WHAT THE TASK ASKS >>
In the excerpt below about Jenkins's directing career, what award did Jenkins win for Monster?

EXTRACTED TEXT >>
## start
Theron also served as a producer on the film. Jenkins said in a CNN interview that Theron’s name was helpful. “She knew, as I did, that there is a long, hard road for a movie like this. And the movie can get pushed and pulled in all kinds of different directions. So instead of being this overlord as producer…she just put herself in a position where she could really defend what it was we wanted to do. And fight for it.”
Of course, Theron went on to win Best Actress at the Academy Awards for her portrayal of Wuornos. Jenkins was not nominated for an Oscar for Best Directing, but she won an Independent Spirit Award for Best First Feature.
After Monster, Jenkins wanted to keep working, but she knew she needed some time to relax and reset before jumping into another feature. “Making a movie is such a huge commitment of emotion and time that I didn’t want to be beholden to doing it for money.” In order to keep working, Jenkins directed episodes of Arrested Development and Entourage, quite the departure from the true crime world of Monster.
Jenkins took a year off from work after giving birth to her son, but she found it harder than she expected to return to dramatic territory. She worked on a ghost story series for AMC but it didn’t get picked up. However, when AMC needed a director for the pilot of another dramatic series, The Killing, they approached Jenkins. She almost didn’t take the job because the plot of The Killing centers around the murder of a teenage girl, and as a new mother, Jenkins found she could no longer watch crime stories about children. Veena Sud, the showrunner and also a mom, convinced Jenkins to come aboard.
## end
ENTRIES SHOWN >>
## start
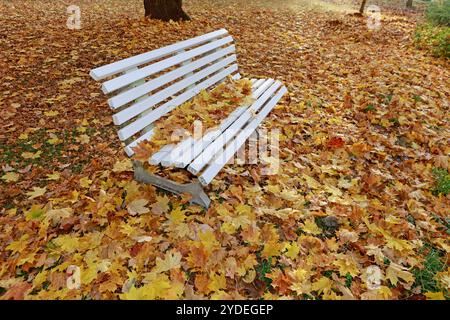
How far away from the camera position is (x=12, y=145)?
3.39 metres

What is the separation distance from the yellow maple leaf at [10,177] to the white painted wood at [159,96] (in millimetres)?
1372

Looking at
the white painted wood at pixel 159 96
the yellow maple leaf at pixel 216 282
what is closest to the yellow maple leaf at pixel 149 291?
the yellow maple leaf at pixel 216 282

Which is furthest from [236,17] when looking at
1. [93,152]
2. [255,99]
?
[93,152]

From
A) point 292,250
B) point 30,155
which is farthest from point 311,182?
point 30,155

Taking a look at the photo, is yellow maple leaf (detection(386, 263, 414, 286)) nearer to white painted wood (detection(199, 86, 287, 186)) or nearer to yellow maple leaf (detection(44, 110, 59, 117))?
white painted wood (detection(199, 86, 287, 186))

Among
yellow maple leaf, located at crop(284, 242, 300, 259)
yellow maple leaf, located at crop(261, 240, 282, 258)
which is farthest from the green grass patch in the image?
yellow maple leaf, located at crop(261, 240, 282, 258)

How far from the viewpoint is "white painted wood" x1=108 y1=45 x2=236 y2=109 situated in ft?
7.73

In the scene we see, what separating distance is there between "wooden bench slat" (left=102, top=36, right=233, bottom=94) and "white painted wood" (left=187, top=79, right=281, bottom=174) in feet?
2.50

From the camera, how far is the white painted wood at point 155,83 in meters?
2.36

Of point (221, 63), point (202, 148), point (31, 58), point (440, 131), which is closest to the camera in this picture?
point (202, 148)

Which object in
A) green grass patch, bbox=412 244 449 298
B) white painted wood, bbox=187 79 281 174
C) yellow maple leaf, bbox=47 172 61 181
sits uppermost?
white painted wood, bbox=187 79 281 174

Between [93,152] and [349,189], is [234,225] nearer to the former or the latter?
[349,189]

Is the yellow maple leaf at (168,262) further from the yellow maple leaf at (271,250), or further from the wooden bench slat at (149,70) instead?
the wooden bench slat at (149,70)
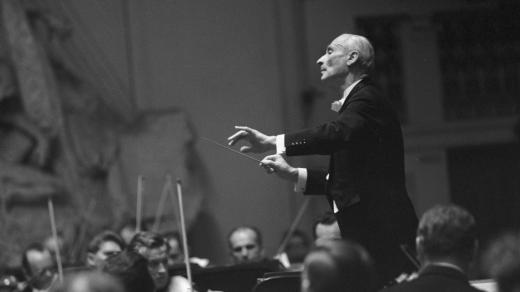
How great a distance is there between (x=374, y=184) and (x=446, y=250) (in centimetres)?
130

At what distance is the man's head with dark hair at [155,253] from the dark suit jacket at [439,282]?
257cm

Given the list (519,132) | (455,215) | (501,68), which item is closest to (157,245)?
(455,215)

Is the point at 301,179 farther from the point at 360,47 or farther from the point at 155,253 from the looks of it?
the point at 155,253

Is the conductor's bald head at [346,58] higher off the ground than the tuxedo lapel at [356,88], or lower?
higher

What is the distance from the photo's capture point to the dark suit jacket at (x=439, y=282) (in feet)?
12.3

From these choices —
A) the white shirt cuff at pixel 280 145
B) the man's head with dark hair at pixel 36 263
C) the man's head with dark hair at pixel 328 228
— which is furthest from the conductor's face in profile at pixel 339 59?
the man's head with dark hair at pixel 36 263

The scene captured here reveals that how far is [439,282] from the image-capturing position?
3.78 m

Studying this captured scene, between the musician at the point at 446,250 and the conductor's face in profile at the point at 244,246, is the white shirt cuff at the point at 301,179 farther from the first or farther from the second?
the conductor's face in profile at the point at 244,246

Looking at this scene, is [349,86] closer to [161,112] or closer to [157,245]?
[157,245]

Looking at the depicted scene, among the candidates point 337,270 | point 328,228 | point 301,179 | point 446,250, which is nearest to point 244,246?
point 328,228

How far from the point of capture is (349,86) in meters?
5.24

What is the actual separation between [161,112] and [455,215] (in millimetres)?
8407

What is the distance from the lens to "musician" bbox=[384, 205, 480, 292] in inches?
149

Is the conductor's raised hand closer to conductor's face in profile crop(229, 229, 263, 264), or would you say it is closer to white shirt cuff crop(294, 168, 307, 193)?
white shirt cuff crop(294, 168, 307, 193)
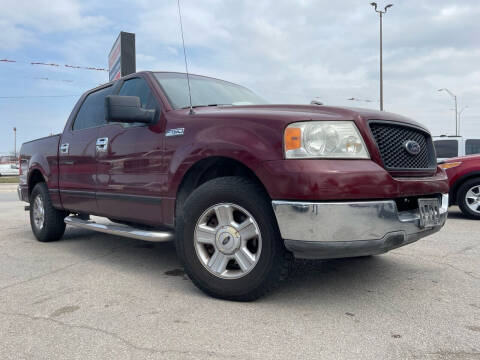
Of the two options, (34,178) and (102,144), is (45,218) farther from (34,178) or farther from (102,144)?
(102,144)

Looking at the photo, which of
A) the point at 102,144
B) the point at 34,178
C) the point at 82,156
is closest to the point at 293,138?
the point at 102,144

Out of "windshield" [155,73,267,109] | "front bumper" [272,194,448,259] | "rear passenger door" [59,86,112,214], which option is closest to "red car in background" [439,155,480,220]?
"windshield" [155,73,267,109]

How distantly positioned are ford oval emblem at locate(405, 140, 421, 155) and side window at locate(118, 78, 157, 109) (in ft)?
6.49

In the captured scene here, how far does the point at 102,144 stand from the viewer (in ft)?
13.0

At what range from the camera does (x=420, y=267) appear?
3.64m

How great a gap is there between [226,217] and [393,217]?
1.03m

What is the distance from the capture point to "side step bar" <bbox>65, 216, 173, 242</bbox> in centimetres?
320

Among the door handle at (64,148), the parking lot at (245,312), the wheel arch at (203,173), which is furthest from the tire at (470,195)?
the door handle at (64,148)

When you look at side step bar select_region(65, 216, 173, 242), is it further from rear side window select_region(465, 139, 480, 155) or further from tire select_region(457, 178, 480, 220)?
rear side window select_region(465, 139, 480, 155)

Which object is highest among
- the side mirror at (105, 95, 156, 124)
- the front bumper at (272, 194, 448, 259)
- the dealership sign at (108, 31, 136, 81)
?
the dealership sign at (108, 31, 136, 81)

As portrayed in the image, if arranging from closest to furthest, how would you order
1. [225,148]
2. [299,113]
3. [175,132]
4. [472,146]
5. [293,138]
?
[293,138] < [299,113] < [225,148] < [175,132] < [472,146]

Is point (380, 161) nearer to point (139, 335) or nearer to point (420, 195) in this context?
point (420, 195)

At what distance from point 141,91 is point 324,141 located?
1999mm

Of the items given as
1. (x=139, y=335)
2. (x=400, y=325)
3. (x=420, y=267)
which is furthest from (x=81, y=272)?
(x=420, y=267)
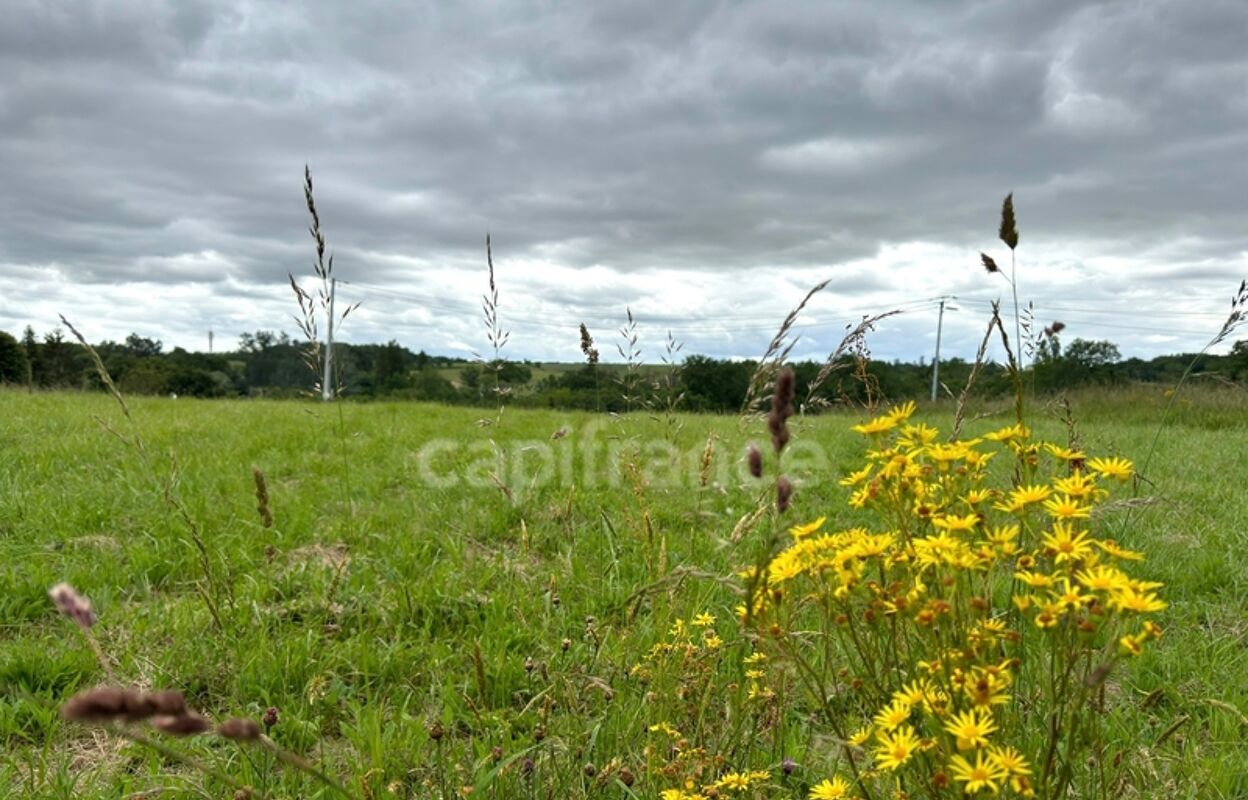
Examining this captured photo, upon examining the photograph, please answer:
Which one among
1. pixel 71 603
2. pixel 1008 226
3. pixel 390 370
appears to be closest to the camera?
pixel 71 603

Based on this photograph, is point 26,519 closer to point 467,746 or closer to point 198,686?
point 198,686

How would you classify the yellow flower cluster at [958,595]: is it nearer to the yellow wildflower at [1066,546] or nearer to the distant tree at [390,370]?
the yellow wildflower at [1066,546]

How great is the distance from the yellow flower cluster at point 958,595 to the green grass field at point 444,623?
1.06 ft

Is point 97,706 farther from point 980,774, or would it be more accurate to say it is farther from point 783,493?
point 980,774

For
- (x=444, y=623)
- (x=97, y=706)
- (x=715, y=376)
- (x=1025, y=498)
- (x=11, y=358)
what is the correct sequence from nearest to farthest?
1. (x=97, y=706)
2. (x=1025, y=498)
3. (x=444, y=623)
4. (x=715, y=376)
5. (x=11, y=358)

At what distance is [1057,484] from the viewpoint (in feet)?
4.51

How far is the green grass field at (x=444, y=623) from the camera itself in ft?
6.85

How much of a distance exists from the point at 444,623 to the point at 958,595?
2360 millimetres

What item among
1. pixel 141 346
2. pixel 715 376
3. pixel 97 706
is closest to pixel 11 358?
pixel 141 346

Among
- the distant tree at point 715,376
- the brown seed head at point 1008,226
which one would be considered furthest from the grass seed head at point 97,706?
the distant tree at point 715,376

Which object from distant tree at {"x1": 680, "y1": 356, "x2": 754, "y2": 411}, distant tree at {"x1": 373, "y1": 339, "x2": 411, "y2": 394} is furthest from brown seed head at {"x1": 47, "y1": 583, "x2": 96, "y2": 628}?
distant tree at {"x1": 373, "y1": 339, "x2": 411, "y2": 394}

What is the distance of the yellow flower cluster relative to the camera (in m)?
1.20

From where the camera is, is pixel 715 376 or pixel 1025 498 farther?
pixel 715 376

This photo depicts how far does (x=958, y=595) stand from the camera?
1.40 m
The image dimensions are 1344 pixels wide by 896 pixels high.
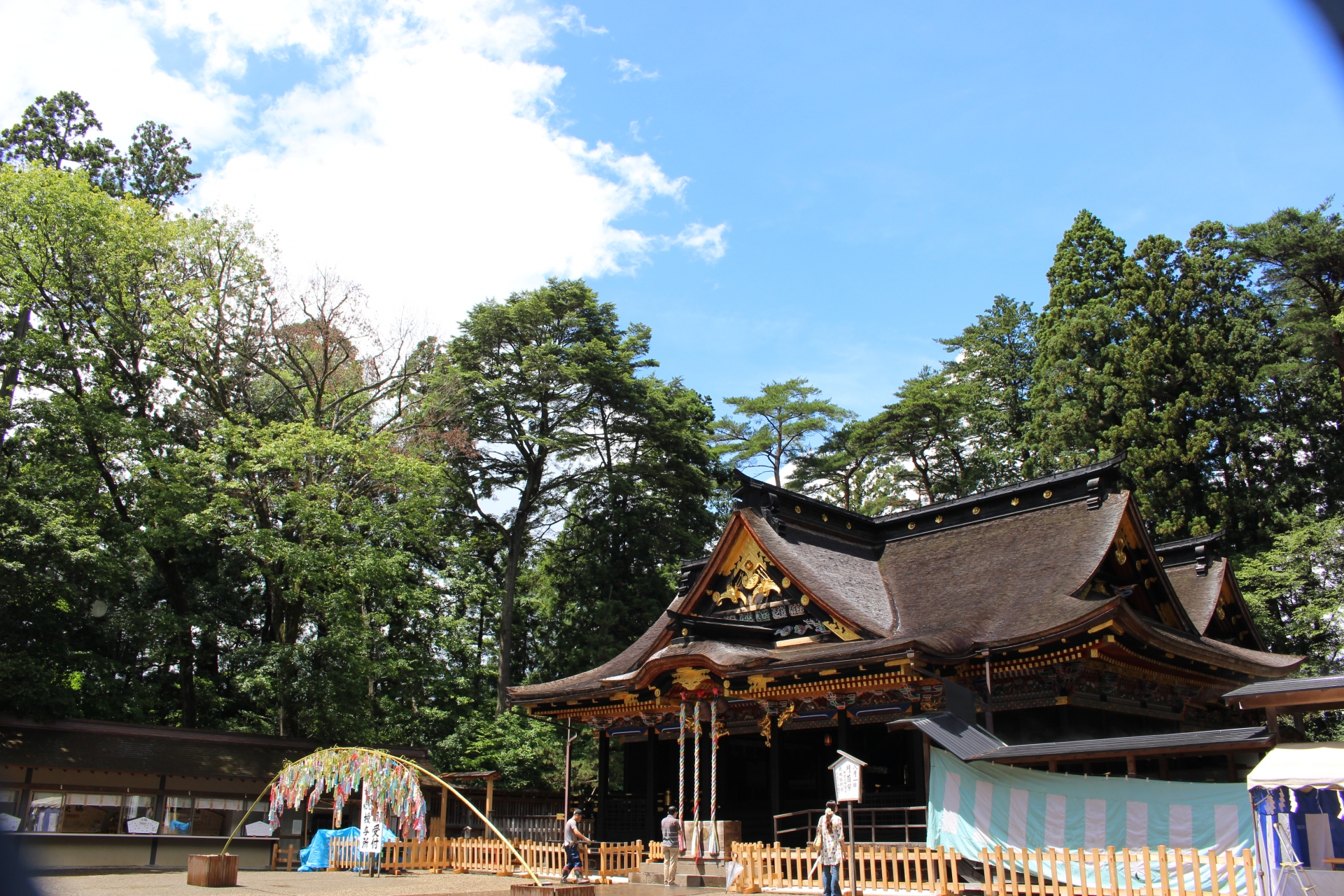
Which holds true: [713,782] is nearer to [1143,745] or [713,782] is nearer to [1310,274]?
[1143,745]

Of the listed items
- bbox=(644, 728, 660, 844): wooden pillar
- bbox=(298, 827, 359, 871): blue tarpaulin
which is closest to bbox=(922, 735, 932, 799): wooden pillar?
bbox=(644, 728, 660, 844): wooden pillar

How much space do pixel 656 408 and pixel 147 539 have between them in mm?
18704

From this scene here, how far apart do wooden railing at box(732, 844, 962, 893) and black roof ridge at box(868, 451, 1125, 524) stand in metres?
10.1

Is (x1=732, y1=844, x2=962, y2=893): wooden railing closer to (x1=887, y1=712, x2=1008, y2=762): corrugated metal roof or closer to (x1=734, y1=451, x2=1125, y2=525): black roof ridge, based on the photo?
(x1=887, y1=712, x2=1008, y2=762): corrugated metal roof

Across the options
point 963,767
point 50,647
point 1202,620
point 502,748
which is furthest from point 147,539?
point 1202,620

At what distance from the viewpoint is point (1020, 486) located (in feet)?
73.5

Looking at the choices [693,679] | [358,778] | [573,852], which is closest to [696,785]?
[693,679]

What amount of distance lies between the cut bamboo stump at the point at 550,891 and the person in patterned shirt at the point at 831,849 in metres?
3.17

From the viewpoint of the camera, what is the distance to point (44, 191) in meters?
25.6

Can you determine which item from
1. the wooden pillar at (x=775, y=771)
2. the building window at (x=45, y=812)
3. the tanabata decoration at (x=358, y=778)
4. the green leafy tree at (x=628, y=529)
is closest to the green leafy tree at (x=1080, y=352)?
the green leafy tree at (x=628, y=529)

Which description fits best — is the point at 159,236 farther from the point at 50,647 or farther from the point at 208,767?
the point at 208,767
## end
TASK RESULT >>
An Independent Spirit Award for Best First Feature.